June’s job numbers smashed expectations, proving the U.S. economy still has plenty of fight left. Nonfarm payrolls surged by 147,000, blowing past the 110,000 forecast and edging out May’s revised 144,000, as CNBC reports. This isn’t the limp recovery about which the left keeps whining -- it’s a market that’s roaring despite their meddling.
The report, released before a holiday-shortened trading session, showed unemployment dropping to 4.1%, a low not seen since February, while wages grew a modest 3.7% year-over-year, keeping inflation fears at bay. Stocks climbed, Treasury yields spiked, and the labor market shrugged off progressive predictions of doom. Strong government hiring, especially in state and local education, led the charge, though manufacturing took a minor hit.
April’s payrolls got a nice bump, revised up by 11,000 to 158,000. May held steady at 144,000, and June’s 147,000 kept the year’s average at a solid 146,000. This consistency mocks the naysayers who claim Trump’s policies are tanking the economy.
Government jobs soared by 73,000, with 40,000 in state and local education roles. Health care added 39,000, social assistance chipped in 19,000, and construction gained 15,000. Federal jobs, however, dipped by 7,000, thanks to Elon Musk’s Department of Government Efficiency trimming the fat.
“The solid June jobs report confirms that the labor market remains resolute and slams the door shut on a July rate cut,” said Jeff Schulze of ClearBridge Investments. Schulze’s right, but his optimism misses the bigger picture: the Fed’s still dragging its feet, ignoring Trump’s call for lower rates. Powell’s caution is strangling growth.
The unemployment rate’s dip to 4.1% defied forecasts of a 4.3% rise. Even the broader measure, including discouraged workers, fell to 7.7%, a level not seen since January. The left’s narrative of a crumbling job market just got another reality check.
President Donald Trump, never one to mince words, demanded Fed chair Jerome Powell’s resignation on Truth Social this week. “Should resign immediately,” Trump posted, and he’s got a point—Powell’s high-rate obsession is choking small businesses. The Fed’s benchmark rate, stuck at 4.25% to 4.5% since December 2024, isn’t budging despite Trump’s push.
Powell, speaking on July 1, claimed the economy’s strength gives the Fed time to “evaluate data.” Evaluate this, Jerome: markets slashed the odds of a July rate cut to 4.7% from 23.8% after the jobs report. The Fed’s dawdling while businesses beg for relief.

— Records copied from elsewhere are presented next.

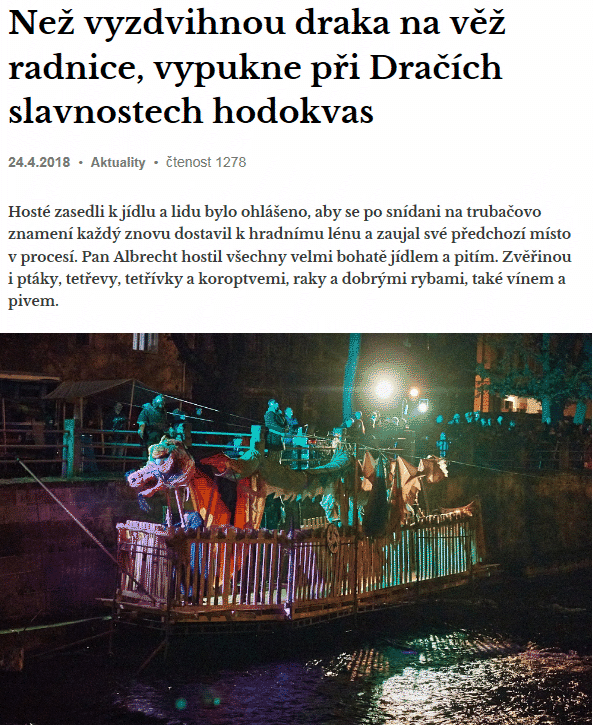 Než vyzdvihnou draka na věž radnice, vypukne při Dračích slavnostech hodokvas

24.4.2018 • Aktuality • čtenost 1278

Hosté zasedli k jídlu a lidu bylo ohlášeno, aby se po snídani na trubačovo znamení každý znovu dostavil k hradnímu lénu a zaujal své předchozí místo v procesí. Pan Albrecht hostil všechny velmi bohatě jídlem a pitím. Zvěřinou i ptáky, tetřevy, tetřívky a koroptvemi, raky a dobrými rybami, také vínem a pivem.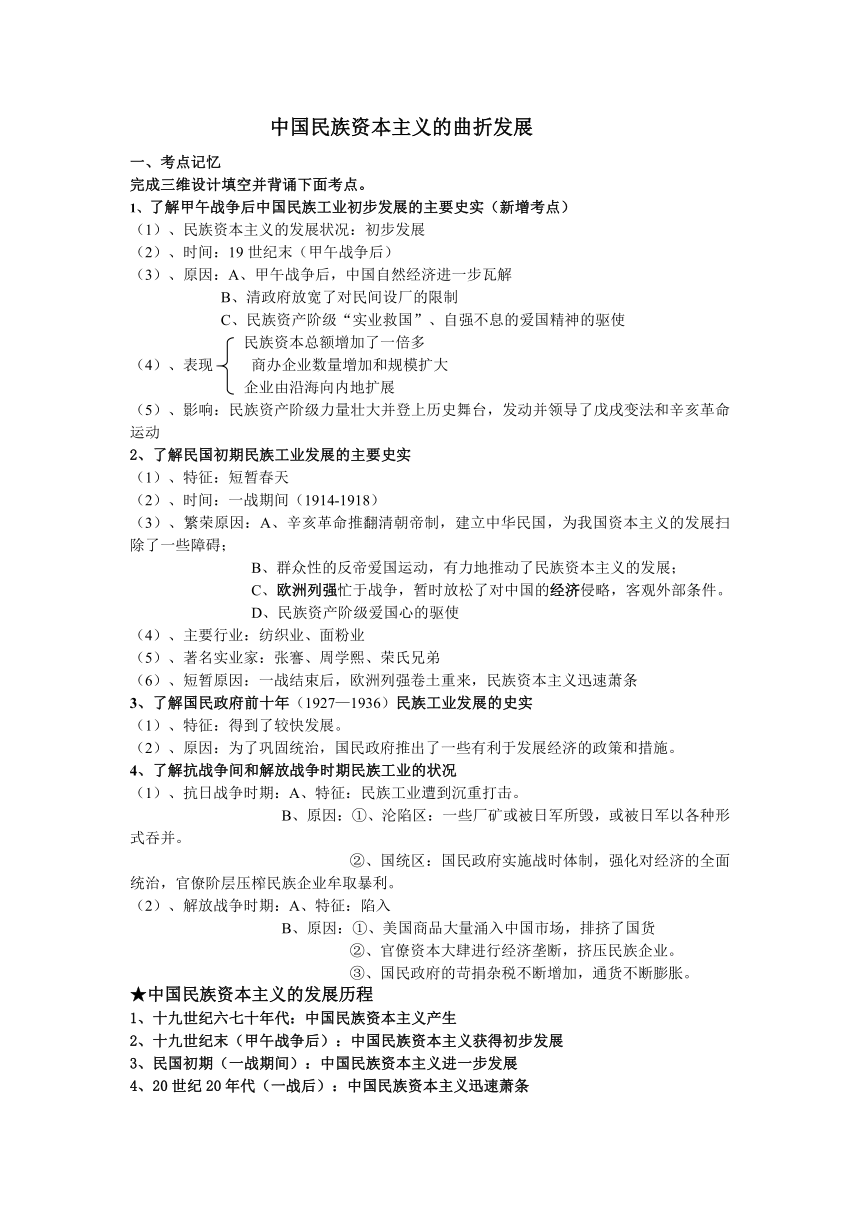 中国民族资本主义的曲折发展

一、考点记忆

完成三维设计填空并背诵下面考点。

1、了解甲午战争后中国民族工业初步发展的主要史实（新增考点）

（1）、民族资本主义的发展状况：初步发展

（2）、时间：19 世纪末（甲午战争后）

（3）、原因：A、甲午战争后，中国自然经济进一步瓦解

B、清政府放宽了对民间设厂的限制

C、民族资产阶级“实业救国”、自强不息的爱国精神的驱使

（4）、表现 民族资本总额增加了一倍多

商办企业数量增加和规模扩大

企业由沿海向内地扩展

（5）、影响：民族资产阶级力量壮大并登上历史舞台，发动并领导了戊戌变法和辛亥革命运动

2、了解民国初期民族工业发展的主要史实

（1）、特征：短暂春天

（2）、时间：一战期间（1914-1918）

（3）、繁荣原因：A、辛亥革命推翻清朝帝制，建立中华民国，为我国资本主义的发展扫除了一些障碍；

B、群众性的反帝爱国运动，有力地推动了民族资本主义的发展；

C、欧洲列强忙于战争，暂时放松了对中国的经济侵略，客观外部条件。

D、民族资产阶级爱国心的驱使

（4）、主要行业：纺织业、面粉业

（5）、著名实业家：张謇、周学熙、荣氏兄弟

（6）、短暂原因：一战结束后，欧洲列强卷土重来，民族资本主义迅速萧条

3、了解国民政府前十年（1927—1936）民族工业发展的史实

（1）、特征：得到了较快发展。

（2）、原因：为了巩固统治，国民政府推出了一些有利于发展经济的政策和措施。

4、了解抗战争间和解放战争时期民族工业的状况

（1）、抗日战争时期：A、特征：民族工业遭到沉重打击。

B、原因：①、沦陷区：一些厂矿或被日军所毁，或被日军以各种形式吞并。

②、国统区：国民政府实施战时体制，强化对经济的全面统治，官僚阶层压榨民族企业牟取暴利。

（2）、解放战争时期：A、特征：陷入

B、原因：①、美国商品大量涌入中国市场，排挤了国货

②、官僚资本大肆进行经济垄断，挤压民族企业。

③、国民政府的苛捐杂税不断增加，通货不断膨胀。

★中国民族资本主义的发展历程

1、十九世纪六七十年代：中国民族资本主义产生

2、十九世纪末（甲午战争后）：中国民族资本主义获得初步发展

3、民国初期（一战期间）：中国民族资本主义进一步发展

4、20 世纪 20 年代（一战后）：中国民族资本主义迅速萧条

Market watchers now bet on a September rate cut, with only two cuts expected in 2025, down from three. The CME Group’s FedWatch tool confirms it: Powell’s in no rush, and Trump’s right to call him out. This isn’t prudence—it’s bureaucratic inertia.
The labor force participation rate slid to 62.3%, a low not seen since late 2022, as 329,000 more people left the workforce. The household survey reported a meager 93,000 job gain, and 1.8 million people hadn’t job-hunted in the past four weeks. These cracks suggest the market’s strong but not invincible.
“The U.S. job market continues to largely stand tall and sturdy, even as headwinds mount,” wrote Cory Stahle of Indeed Hiring Lab. Stahle’s metaphor about a tent with “fewer poles” is cute but ignores the real issue: progressive policies discouraging work. The left’s handouts aren’t helping participation.
Full-time jobs jumped by 437,000, while part-time roles dropped by 367,000. That’s a win for stable employment, not the gig-economy nonsense the left loves to push. The average workweek, though, ticked down to 34.2 hours, hinting at some employer caution.
Private payrolls gained 74,000, despite ADP’s report of a 33,000 loss. Initial unemployment claims for the week ending June 28 fell to 233,000, beating estimates of 240,000. These numbers prove businesses are adapting, even with the Fed’s foot on the brake.
Wage growth stayed tame at 0.2% month-over-month, signaling no inflation spiral. At 3.7% year-over-year, earnings are rising without fueling the left’s favorite boogeyman: runaway prices. This balance shows Trump’s economic vision is working, despite Powell’s resistance.
The jobs report paints a picture of resilience, but the Fed’s refusal to cut rates risks stalling this momentum. Trump’s push for lower rates is about unleashing growth, not reckless spending. If Powell won’t listen, maybe it’s time for new blood at the Fed.